Article by Christian A., on February 27, 2013

“To an engineer, it's simple physics. To an SRT Viper Track Pack customer, it's simply incredible.” This is how Chrysler describes the new Track Pack that it is now available for the 2013 SRT Viper. According to the official press release, at the heart of this package is a state-of-the-art braking package.

If on the standard version of the SRT Viper, the brake cooling ductwork are designed to promote maximum cooling and downforce, the Track Pack takes things even further and replaces the replacing conventional thin-post cooling vanes with exotic curved vanes. Moreover, the Track Pack brake rotors draw in from the center, near the hub and the curved vanes then work to pump air outward, cooling the rotor surfaces in a more active manner.

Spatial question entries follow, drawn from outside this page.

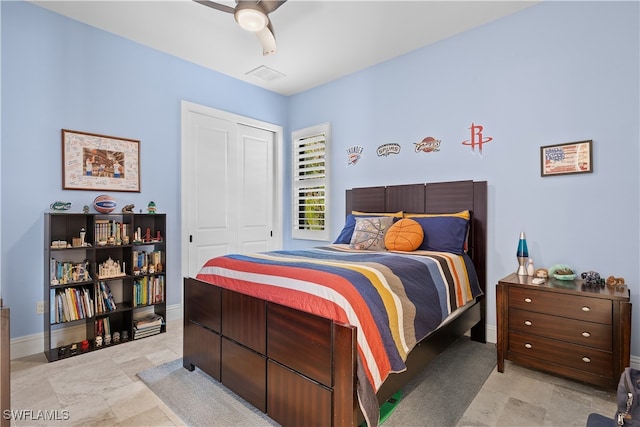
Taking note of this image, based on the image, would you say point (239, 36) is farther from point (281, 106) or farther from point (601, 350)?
point (601, 350)

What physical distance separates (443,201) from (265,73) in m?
2.52

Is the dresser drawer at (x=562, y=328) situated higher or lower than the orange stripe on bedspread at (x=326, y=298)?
lower

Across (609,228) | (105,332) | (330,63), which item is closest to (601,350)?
(609,228)

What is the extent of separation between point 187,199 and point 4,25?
6.38 ft

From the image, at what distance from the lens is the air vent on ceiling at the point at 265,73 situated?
3833 mm

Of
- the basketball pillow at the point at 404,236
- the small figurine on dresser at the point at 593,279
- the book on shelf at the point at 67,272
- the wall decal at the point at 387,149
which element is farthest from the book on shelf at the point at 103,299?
the small figurine on dresser at the point at 593,279

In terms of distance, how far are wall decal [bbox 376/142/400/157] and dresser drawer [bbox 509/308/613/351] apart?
1942mm

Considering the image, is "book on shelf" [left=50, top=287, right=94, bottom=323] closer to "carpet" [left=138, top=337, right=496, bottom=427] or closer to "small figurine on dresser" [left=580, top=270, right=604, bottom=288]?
"carpet" [left=138, top=337, right=496, bottom=427]

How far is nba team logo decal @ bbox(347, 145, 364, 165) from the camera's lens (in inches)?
155

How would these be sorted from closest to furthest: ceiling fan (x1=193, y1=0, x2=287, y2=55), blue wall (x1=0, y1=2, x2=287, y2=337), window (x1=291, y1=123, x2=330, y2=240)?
ceiling fan (x1=193, y1=0, x2=287, y2=55)
blue wall (x1=0, y1=2, x2=287, y2=337)
window (x1=291, y1=123, x2=330, y2=240)

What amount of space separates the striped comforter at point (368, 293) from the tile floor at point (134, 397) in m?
0.55

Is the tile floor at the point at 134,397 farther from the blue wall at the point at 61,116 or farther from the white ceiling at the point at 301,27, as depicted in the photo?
the white ceiling at the point at 301,27

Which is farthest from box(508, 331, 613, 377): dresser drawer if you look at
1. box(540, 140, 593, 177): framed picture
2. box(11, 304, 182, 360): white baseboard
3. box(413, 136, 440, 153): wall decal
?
box(11, 304, 182, 360): white baseboard

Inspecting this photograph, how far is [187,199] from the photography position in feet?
11.9
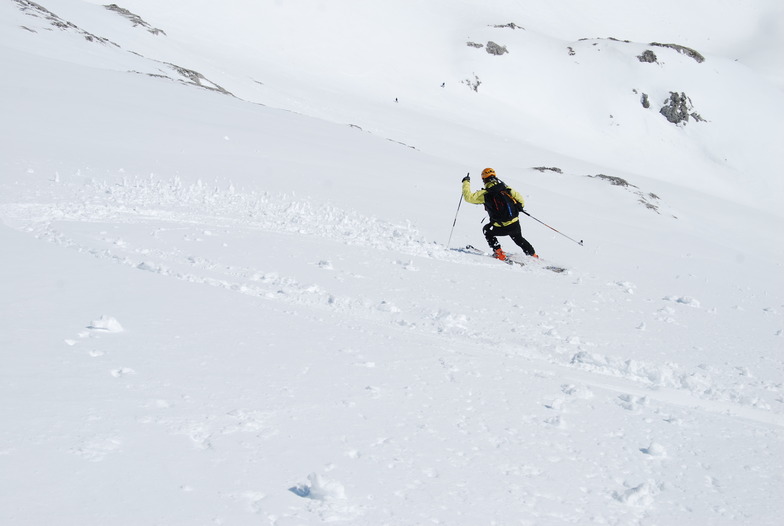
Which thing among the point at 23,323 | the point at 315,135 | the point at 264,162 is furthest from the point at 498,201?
the point at 315,135

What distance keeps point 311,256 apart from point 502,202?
421 centimetres

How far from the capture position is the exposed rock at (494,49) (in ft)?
245

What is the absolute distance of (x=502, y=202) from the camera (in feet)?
38.8

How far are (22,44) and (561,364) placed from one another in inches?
1052

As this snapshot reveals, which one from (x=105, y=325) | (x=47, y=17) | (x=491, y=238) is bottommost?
(x=105, y=325)

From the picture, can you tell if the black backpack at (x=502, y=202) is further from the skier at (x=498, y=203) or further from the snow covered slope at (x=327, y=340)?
the snow covered slope at (x=327, y=340)

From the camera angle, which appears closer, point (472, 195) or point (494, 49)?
point (472, 195)

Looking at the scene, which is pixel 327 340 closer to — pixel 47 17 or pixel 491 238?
pixel 491 238

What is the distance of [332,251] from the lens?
32.4 ft

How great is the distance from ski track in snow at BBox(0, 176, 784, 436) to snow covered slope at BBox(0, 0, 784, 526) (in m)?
0.06

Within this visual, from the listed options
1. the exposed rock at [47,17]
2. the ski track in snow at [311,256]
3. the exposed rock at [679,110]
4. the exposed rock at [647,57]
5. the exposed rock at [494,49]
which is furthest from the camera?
the exposed rock at [647,57]

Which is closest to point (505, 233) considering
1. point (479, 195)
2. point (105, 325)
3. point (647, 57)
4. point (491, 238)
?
point (491, 238)

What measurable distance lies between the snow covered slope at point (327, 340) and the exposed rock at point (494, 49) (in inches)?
2205

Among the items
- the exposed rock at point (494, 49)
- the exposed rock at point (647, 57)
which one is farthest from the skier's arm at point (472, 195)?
the exposed rock at point (647, 57)
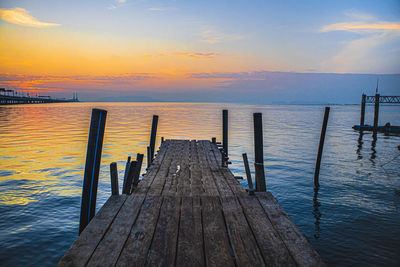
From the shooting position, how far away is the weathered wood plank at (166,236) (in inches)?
145

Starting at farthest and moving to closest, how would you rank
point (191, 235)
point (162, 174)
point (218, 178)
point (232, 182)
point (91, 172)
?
point (162, 174) < point (218, 178) < point (232, 182) < point (91, 172) < point (191, 235)

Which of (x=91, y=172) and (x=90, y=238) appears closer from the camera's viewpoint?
(x=90, y=238)

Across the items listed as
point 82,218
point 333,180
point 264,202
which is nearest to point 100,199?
point 82,218

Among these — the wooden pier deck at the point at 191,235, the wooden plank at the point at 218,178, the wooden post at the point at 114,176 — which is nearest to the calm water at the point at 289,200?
the wooden post at the point at 114,176

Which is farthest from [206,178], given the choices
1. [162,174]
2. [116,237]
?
[116,237]

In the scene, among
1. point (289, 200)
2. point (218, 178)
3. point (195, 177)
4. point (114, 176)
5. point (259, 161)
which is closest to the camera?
point (114, 176)

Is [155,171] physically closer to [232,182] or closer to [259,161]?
[232,182]

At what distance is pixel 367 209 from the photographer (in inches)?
425

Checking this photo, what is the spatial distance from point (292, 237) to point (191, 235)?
1590mm

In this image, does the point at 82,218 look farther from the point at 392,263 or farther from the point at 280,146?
the point at 280,146

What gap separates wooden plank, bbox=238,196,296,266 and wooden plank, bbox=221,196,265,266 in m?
0.09

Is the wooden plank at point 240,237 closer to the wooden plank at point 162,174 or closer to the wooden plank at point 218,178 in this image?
the wooden plank at point 218,178

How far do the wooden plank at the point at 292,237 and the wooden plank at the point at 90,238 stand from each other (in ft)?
9.30

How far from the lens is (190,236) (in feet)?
14.2
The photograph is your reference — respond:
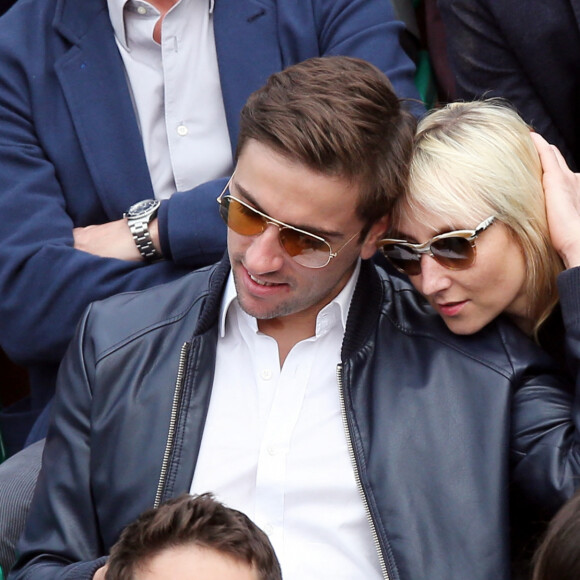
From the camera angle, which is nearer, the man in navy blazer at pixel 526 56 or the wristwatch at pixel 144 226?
the wristwatch at pixel 144 226

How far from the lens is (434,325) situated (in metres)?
2.46

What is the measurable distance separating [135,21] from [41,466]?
1239 millimetres

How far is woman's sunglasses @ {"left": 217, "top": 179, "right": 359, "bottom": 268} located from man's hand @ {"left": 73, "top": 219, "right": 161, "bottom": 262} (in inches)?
21.2

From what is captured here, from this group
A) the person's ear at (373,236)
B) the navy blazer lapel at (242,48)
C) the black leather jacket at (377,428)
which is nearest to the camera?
the black leather jacket at (377,428)

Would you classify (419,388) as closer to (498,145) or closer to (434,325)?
(434,325)

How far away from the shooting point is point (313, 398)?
2439 mm

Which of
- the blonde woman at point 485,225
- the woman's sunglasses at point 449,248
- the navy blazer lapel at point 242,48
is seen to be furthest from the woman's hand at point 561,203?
the navy blazer lapel at point 242,48

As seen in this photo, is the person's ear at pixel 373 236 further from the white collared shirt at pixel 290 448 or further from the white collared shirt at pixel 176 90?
the white collared shirt at pixel 176 90

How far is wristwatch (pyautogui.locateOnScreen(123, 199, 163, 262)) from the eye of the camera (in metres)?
2.86

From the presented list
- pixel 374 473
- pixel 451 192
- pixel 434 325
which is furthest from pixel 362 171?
pixel 374 473

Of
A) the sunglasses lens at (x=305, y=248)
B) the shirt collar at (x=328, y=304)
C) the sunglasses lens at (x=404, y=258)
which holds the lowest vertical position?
the shirt collar at (x=328, y=304)

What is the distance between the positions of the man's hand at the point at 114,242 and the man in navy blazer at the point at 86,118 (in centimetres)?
1

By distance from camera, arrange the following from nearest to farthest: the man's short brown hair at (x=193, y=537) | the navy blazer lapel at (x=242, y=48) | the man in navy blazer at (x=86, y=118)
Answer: the man's short brown hair at (x=193, y=537), the man in navy blazer at (x=86, y=118), the navy blazer lapel at (x=242, y=48)

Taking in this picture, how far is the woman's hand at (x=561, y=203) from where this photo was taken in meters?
2.35
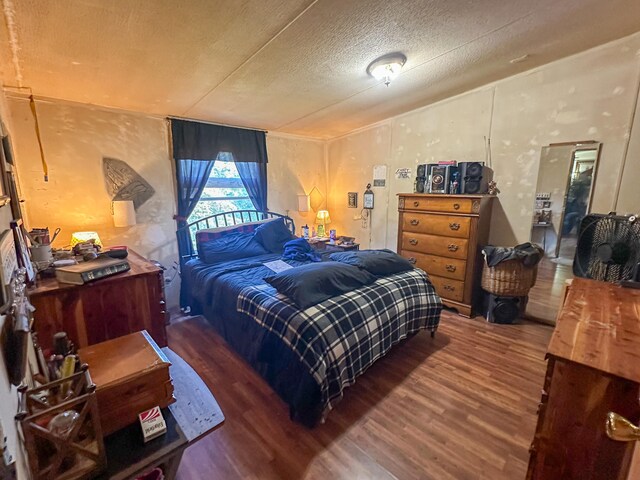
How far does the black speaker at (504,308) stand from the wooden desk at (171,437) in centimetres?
280

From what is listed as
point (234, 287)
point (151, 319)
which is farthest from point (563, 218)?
point (151, 319)

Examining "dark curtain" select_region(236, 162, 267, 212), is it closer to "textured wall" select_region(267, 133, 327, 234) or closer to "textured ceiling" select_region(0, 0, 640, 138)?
"textured wall" select_region(267, 133, 327, 234)

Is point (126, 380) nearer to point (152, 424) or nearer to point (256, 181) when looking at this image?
point (152, 424)

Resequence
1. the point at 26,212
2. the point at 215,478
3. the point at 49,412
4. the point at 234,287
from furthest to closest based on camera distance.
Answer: the point at 26,212 → the point at 234,287 → the point at 215,478 → the point at 49,412

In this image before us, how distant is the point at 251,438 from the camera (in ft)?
5.16

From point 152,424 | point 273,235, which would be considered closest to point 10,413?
point 152,424

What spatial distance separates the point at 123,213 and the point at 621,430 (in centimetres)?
337

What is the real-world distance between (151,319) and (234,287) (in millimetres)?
596

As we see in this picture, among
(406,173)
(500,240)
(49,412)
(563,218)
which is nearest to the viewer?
(49,412)

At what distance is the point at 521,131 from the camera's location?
8.87 feet

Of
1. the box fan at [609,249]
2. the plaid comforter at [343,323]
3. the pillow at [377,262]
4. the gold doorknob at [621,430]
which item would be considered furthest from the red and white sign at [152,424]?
the box fan at [609,249]

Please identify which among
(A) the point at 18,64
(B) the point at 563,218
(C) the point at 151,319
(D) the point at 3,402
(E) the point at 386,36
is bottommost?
(C) the point at 151,319

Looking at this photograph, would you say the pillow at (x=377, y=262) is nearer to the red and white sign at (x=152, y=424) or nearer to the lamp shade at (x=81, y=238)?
the red and white sign at (x=152, y=424)

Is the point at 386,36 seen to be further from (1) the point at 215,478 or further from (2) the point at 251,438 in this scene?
(1) the point at 215,478
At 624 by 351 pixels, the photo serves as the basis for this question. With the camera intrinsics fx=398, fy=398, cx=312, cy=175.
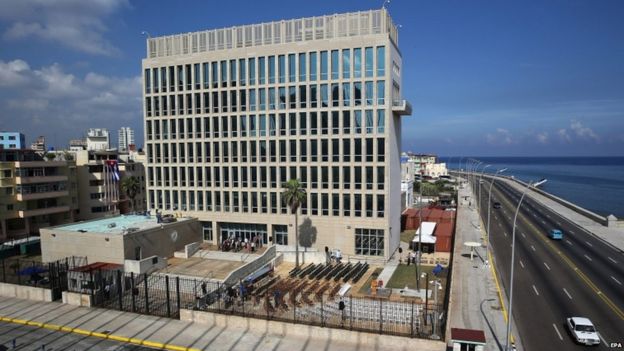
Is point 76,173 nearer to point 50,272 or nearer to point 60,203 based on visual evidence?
point 60,203

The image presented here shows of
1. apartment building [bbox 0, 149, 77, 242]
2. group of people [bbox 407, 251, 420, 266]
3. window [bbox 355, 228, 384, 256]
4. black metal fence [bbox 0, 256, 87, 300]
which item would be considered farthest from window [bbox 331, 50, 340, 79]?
apartment building [bbox 0, 149, 77, 242]

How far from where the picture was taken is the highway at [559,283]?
27438 mm

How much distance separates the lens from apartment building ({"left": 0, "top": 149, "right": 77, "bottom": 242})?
6250 centimetres

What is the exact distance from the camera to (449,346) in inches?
993

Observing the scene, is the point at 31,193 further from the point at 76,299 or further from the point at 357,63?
the point at 357,63

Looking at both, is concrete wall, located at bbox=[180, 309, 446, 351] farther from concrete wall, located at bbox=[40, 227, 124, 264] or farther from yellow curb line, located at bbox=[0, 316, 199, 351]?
concrete wall, located at bbox=[40, 227, 124, 264]

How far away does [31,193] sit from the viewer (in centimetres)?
6475

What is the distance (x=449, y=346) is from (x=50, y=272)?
3441 cm

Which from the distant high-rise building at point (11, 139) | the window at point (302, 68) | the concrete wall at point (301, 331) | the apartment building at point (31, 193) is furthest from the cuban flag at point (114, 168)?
the distant high-rise building at point (11, 139)

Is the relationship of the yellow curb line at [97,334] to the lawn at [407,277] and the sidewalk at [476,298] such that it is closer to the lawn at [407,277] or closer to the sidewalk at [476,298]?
the sidewalk at [476,298]

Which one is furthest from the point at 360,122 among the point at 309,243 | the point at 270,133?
the point at 309,243

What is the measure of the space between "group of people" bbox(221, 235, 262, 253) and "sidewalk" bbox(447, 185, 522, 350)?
26.0 metres

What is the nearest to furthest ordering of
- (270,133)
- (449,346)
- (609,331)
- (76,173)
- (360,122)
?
(449,346) < (609,331) < (360,122) < (270,133) < (76,173)

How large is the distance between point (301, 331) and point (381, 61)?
33810mm
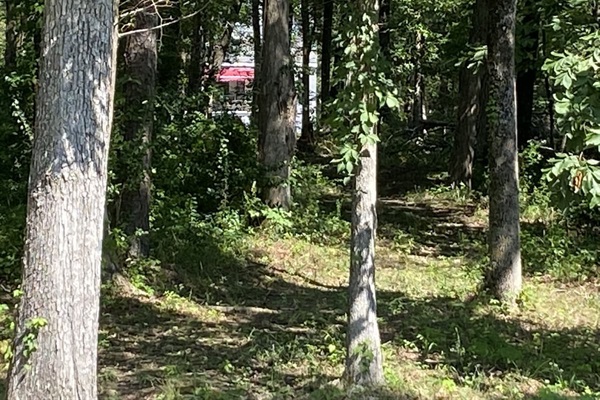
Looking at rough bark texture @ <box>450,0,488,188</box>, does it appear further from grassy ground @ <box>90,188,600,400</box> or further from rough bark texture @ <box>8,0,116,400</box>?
rough bark texture @ <box>8,0,116,400</box>

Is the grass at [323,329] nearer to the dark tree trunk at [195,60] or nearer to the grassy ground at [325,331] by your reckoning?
the grassy ground at [325,331]

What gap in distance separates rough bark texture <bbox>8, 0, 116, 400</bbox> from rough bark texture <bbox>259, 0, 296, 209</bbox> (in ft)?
25.8

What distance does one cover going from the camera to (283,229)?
11.8 m

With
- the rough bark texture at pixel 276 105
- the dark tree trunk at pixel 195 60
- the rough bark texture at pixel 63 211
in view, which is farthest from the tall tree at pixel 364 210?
the dark tree trunk at pixel 195 60

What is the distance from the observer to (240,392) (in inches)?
220

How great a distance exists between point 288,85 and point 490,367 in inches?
280

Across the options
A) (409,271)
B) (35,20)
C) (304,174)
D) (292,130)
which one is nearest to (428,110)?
(304,174)

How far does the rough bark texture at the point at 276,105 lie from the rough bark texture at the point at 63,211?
787cm

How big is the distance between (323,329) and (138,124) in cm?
355

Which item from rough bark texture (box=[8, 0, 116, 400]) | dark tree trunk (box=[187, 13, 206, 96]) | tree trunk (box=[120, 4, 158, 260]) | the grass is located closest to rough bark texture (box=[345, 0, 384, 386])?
the grass

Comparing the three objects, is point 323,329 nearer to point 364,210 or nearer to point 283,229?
point 364,210

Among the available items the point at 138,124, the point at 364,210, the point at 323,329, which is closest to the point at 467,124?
the point at 138,124

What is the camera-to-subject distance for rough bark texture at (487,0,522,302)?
8391 mm

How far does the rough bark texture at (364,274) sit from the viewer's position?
215 inches
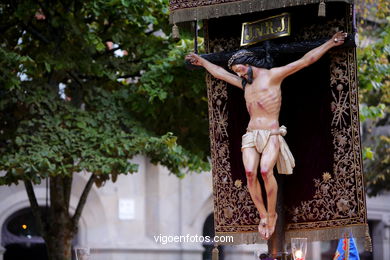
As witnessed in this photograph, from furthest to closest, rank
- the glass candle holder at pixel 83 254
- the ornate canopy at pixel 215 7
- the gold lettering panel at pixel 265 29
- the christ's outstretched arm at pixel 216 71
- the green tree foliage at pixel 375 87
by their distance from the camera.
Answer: the green tree foliage at pixel 375 87, the glass candle holder at pixel 83 254, the christ's outstretched arm at pixel 216 71, the gold lettering panel at pixel 265 29, the ornate canopy at pixel 215 7

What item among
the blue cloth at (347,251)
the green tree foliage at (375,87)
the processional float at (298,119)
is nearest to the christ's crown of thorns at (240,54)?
the processional float at (298,119)

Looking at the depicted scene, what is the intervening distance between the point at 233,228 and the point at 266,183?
1.08 metres

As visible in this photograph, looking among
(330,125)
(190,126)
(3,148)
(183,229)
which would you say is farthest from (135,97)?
(183,229)

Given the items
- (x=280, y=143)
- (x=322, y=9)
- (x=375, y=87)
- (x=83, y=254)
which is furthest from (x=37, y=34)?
(x=322, y=9)

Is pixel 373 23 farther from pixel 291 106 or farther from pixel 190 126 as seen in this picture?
pixel 291 106

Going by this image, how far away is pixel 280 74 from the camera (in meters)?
10.0

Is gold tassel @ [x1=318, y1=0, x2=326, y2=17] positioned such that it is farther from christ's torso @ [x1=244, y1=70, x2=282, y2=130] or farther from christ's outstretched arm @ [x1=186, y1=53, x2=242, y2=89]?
christ's outstretched arm @ [x1=186, y1=53, x2=242, y2=89]

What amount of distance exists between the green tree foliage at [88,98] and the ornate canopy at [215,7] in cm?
309

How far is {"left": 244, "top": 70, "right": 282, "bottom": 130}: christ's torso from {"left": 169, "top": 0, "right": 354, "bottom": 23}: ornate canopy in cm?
79

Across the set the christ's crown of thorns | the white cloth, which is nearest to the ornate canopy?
the christ's crown of thorns

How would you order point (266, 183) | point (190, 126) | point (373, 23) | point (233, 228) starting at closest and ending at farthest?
point (266, 183) < point (233, 228) < point (190, 126) < point (373, 23)

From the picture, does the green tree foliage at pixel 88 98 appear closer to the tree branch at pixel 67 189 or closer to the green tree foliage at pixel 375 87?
the tree branch at pixel 67 189

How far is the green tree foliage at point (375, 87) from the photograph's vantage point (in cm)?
1459

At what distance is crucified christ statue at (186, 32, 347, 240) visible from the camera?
9.92 m
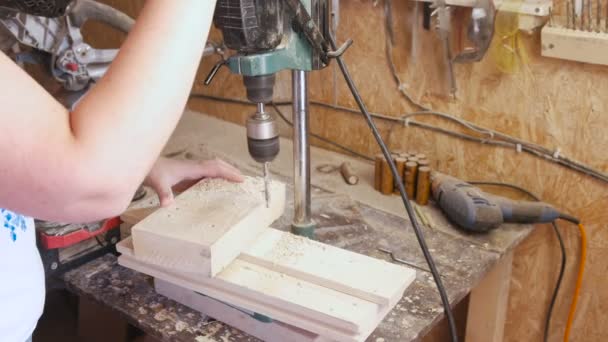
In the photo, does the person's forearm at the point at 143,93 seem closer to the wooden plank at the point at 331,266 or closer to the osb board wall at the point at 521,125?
the wooden plank at the point at 331,266

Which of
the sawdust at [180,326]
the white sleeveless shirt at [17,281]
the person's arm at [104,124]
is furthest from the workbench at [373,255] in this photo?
the person's arm at [104,124]

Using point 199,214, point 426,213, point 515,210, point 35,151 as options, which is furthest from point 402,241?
point 35,151

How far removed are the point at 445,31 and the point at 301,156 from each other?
448 mm

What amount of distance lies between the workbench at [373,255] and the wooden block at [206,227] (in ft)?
0.32

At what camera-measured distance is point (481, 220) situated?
1.18 m

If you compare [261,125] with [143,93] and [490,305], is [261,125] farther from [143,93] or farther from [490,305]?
[490,305]

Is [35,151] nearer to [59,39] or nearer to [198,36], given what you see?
[198,36]

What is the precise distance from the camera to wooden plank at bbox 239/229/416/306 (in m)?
0.86

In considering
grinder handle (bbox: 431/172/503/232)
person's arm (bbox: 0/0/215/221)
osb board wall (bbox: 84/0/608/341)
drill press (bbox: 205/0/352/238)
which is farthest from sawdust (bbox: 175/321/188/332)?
osb board wall (bbox: 84/0/608/341)

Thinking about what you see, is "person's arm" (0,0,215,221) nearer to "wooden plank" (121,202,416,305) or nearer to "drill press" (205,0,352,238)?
"drill press" (205,0,352,238)

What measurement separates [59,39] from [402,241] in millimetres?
837

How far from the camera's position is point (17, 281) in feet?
2.35

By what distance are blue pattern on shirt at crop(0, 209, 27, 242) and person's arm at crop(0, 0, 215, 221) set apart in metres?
0.21

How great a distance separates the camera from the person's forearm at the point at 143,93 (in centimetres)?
50
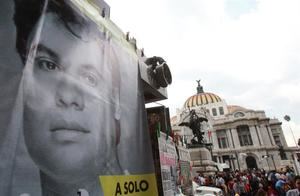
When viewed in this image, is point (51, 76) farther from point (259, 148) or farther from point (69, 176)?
point (259, 148)

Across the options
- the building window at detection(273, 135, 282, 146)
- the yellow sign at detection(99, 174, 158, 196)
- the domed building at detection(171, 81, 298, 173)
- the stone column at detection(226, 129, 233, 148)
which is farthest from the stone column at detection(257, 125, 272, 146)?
the yellow sign at detection(99, 174, 158, 196)

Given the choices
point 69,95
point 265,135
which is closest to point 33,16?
point 69,95

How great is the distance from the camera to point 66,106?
9.01ft

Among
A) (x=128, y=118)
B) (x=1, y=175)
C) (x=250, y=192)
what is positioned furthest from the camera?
(x=250, y=192)

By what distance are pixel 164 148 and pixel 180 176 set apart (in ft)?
4.53

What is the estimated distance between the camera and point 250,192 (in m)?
14.7

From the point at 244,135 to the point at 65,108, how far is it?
6485 cm

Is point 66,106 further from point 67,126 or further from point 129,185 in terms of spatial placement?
point 129,185

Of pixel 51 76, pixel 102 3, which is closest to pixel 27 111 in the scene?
pixel 51 76

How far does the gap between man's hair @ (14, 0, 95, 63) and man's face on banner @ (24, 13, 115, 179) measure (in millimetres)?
101

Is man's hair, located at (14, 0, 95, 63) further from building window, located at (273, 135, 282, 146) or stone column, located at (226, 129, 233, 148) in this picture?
building window, located at (273, 135, 282, 146)

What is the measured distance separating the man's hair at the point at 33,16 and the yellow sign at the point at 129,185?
72.7 inches

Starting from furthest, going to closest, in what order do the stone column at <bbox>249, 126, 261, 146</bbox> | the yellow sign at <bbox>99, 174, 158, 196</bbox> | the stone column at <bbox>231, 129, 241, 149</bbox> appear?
1. the stone column at <bbox>231, 129, 241, 149</bbox>
2. the stone column at <bbox>249, 126, 261, 146</bbox>
3. the yellow sign at <bbox>99, 174, 158, 196</bbox>

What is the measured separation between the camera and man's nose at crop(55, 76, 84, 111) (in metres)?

Furthermore, Chrysler says that the Track Pack brakes were designed to be especially effective on the track in the 100 mph-plus range. Due to this, at slower speeds, the cooling advantage dissipates to fall back in line with the standard car. The Track Pack also makes the car lighter, as it is with 32 pounds lighter than the one found in the standard car.

Track Pack owners will save 62 pounds of unsprung weight compared to a standard SRT Viper. Under the hood, the car keeps its impressive 8.4-liter V10 engine delivering 640 hp and 600 lb.-ft. of torque, mated to the Tremec TR060 six-speed manual transmission. "A customer's perception of the brake system depends very much on the way the driver uses the car," notes Graham Henckel, Chief Engineer of the SRT Viper. "The faster you go, the greater the advantage."

Press Release

SRT Viper Track Pack

SRT® Viper customers who elect to extract the highest degree of track performance from their vehicle can opt for the Track Pack. At the heart of this sophisticated suite of subtle upgrades is a state-of-the-art braking package that improves upon the Viper's already impressive brake cooling properties.

All SRT Viper trim levels are equipped with carefully refined brake cooling ductwork designed to promote maximum cooling and downforce. Track Pack brake rotors take this cooling theory to the next level, replacing conventional thin-post cooling vanes with exotic curved vanes.

Track Pack brake rotors draw in from the center, near the hub. The curved vanes then work to pump air outward, cooling the rotor surfaces in a more active manner compared to the passive airflow in a conventional thin-post rotor.

"A customer's perception of the brake system depends very much on the way the driver uses the car," notes Graham Henckel, Chief Engineer of the SRT Viper. "The faster you go, the greater the advantage."

Track Pack brakes are designed to be especially effective on the track in the 100 mph-plus range. At slower speeds, the cooling advantage dissipates to fall back in line with the standard car. However, the Track Pack's weight advantage is realized at any speed: at eight pounds less per rotor, the Track Pack brake setup is 32 pounds lighter than in the standard car. Factor in the lightweight wheels and lightweight tires, and the weight savings is considerable: in the most optimal case, Track Pack owners will save 62 pounds of unsprung weight compared to a standard SRT Viper.

Reducing unsprung weight pays dividends in triplicate on the track. Unsprung weight must be carefully managed to ensure optimal cornering and launch characteristics. The less unsprung weight a vehicle carries, the less damping is required to keep the tires in contact with the road surface. Reducing rotational inertia also means reducing the amount of work that must be done to get the wheels, tires and brake rotors up to speed when launching.

To an engineer, it's simple physics. To an SRT Viper Track Pack customer, it's simply incredible.